In a fun way, Nike also highlights the combination of the accused Nike sneakers and the US Post Office brand, something Nike itself did this spring, apparently in an unauthorized capacity at first. The Nike sneakers prompted the USPS to issue a statement distancing itself from the “unfortunate situation” in which Nike, “which aggressively protects its own intellectual property, has chosen to leverage another brand for its own benefit.” Despite a first clash, the parties have since announced an official collaboration.
Not finished, Nike and Converse claim that “the counterfeiting and dilution of Waskowiak and KickRich does not end there”, as they “also” manufacture and sell laser cut and digital download “shoe models” that allow customers to others to manufacture counterfeits for several of Nike’s iconic and commercial brands. – Coat protected shoe styles, including the Air Force 1, Dunk and Air Jordan 1. “Nike and Converse allege that the defendants” claim that these models include “all the shapes necessary for each upper, lining, overlays, foams and heel counter” “,” or in other words, “the clients of the defendants buy these models to make their own fake Nike uppers bearing the famous Swoosh design and other protected commercial clothing.
And finally, not to be overlooked, Nike and Converse claim that the defendants have confused the market, among other things, “by advertising their counterfeit products.” [by] including “classic” or “vintage” applicants ‘logos and slogans, ”as well as“ references to Waskowiak’s previous employment, which suggests applicants’ authorization ”. Here Nike and Converse refer to Waskowiak’s nearly 5-year role as a shoe developer for Nike from 2014 to 2019.

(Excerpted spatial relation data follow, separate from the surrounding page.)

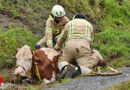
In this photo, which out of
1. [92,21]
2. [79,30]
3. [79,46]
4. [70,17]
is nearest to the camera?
[79,46]

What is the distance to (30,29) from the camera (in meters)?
10.2

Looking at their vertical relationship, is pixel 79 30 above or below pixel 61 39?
above

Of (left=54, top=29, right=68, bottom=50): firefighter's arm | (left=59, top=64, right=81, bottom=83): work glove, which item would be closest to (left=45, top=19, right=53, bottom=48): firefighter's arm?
(left=54, top=29, right=68, bottom=50): firefighter's arm

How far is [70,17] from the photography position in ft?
40.2

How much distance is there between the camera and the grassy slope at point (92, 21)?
28.4 ft

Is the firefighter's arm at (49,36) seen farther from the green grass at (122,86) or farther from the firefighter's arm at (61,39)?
the green grass at (122,86)

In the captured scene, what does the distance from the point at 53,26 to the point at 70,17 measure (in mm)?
3523

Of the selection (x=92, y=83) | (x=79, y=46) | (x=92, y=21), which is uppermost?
(x=92, y=21)

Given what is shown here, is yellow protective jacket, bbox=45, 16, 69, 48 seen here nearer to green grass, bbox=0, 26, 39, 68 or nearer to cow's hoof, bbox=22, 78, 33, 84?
green grass, bbox=0, 26, 39, 68

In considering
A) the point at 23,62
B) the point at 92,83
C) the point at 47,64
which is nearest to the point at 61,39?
the point at 47,64

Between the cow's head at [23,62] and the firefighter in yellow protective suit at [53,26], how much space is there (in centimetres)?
175

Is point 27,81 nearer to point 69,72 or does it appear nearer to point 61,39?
point 69,72

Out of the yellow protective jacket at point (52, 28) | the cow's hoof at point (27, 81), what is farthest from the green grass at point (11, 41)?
the cow's hoof at point (27, 81)

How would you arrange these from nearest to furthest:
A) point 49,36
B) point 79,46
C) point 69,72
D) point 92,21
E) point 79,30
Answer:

As to the alleged damage to Nike and Converse as a result of these “illegal customizations”, the shoe makers claim that the defendants’ products “dilute [their] trademark rights and they confuse, and are likely to confuse, consumers as to the source, origin, affiliation and / or sponsorship of products. Consumers likely to be confused in an initial sales capacity, according to Nike and Converse. Beyond that, however, they interestingly assert that the allegedly counterfeit products “will continue to confuse the marketplace, including, but not limited to, confusion after the sale and confusion in secondary markets. sneakers “ie on the robust resale market. for shoes.
And reflecting some of the language of the Drip Creationz complaint, Nike and Converse here claim that the defendants’ unauthorized “personalizations” interfere with their “prerogative to choose who. [they] collaborates with, what colors [they] press releases, and what message [their] designs convey ”considerations that they claim to be an integral part of [their] branding and quality control on [their] designs. Likewise, Nike and Converse claim that such unauthorized customizations limit their ability to control “their brands, their company’s reputation and the associated goodwill, which they have spent decades building.”

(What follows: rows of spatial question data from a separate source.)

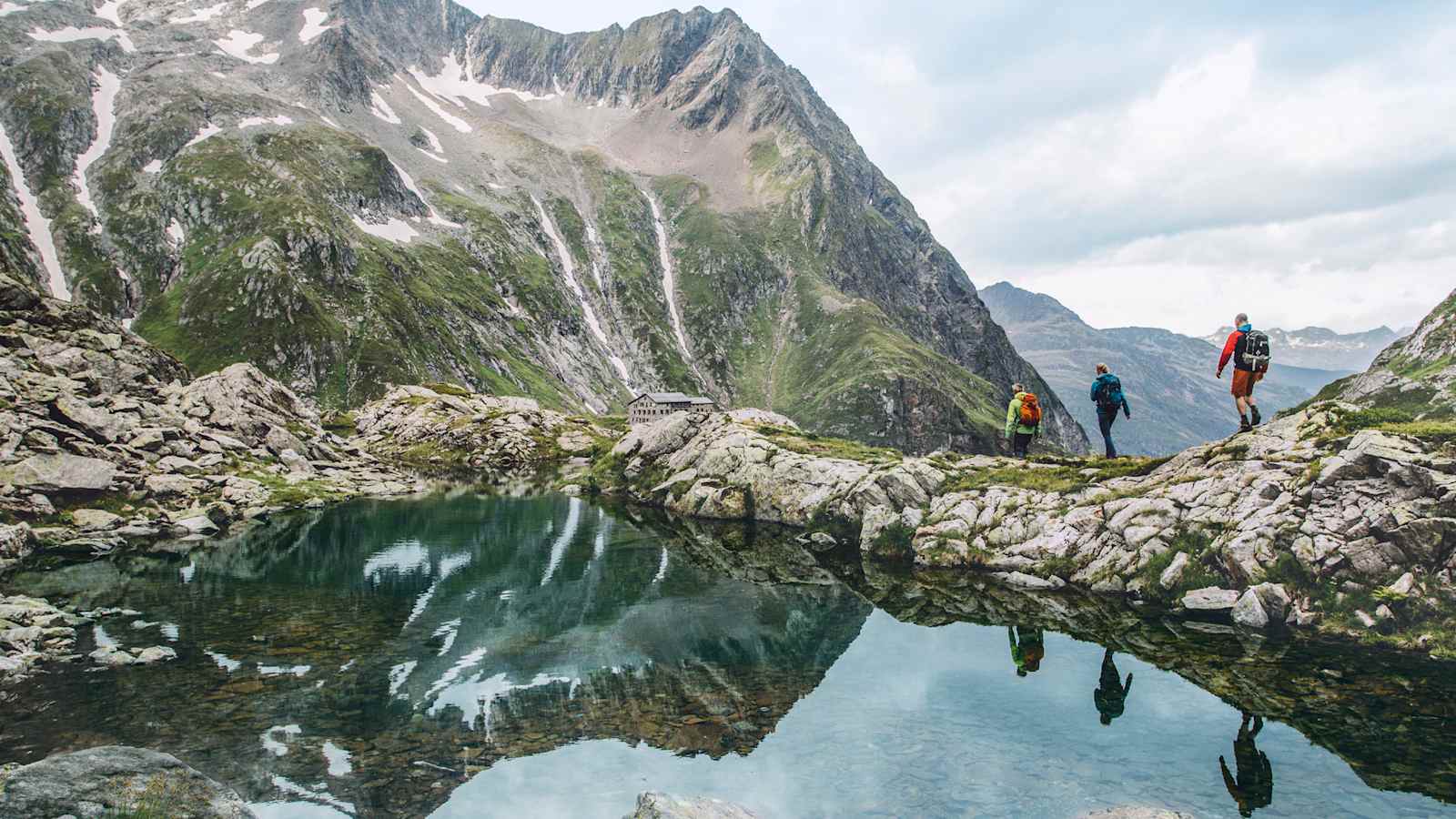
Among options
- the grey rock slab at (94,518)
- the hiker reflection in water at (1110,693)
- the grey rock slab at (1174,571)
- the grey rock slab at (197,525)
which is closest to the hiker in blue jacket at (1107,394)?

As in the Drip Creationz case, Nike and Converse have presented allegations of trademark infringement, trademark dilution, false designation of origin and unfair competition, and seek damages in an amount to be determined at the lawsuit, as well as an injunction to prohibit the defendants from further infringing their trademarks and / or damaging their company’s reputation, among others.
The case is Nike, Inc. and Converse, Inc. v. Waskowiak and KickRich LLC, 3: 21-cv-01068 (D.Or.)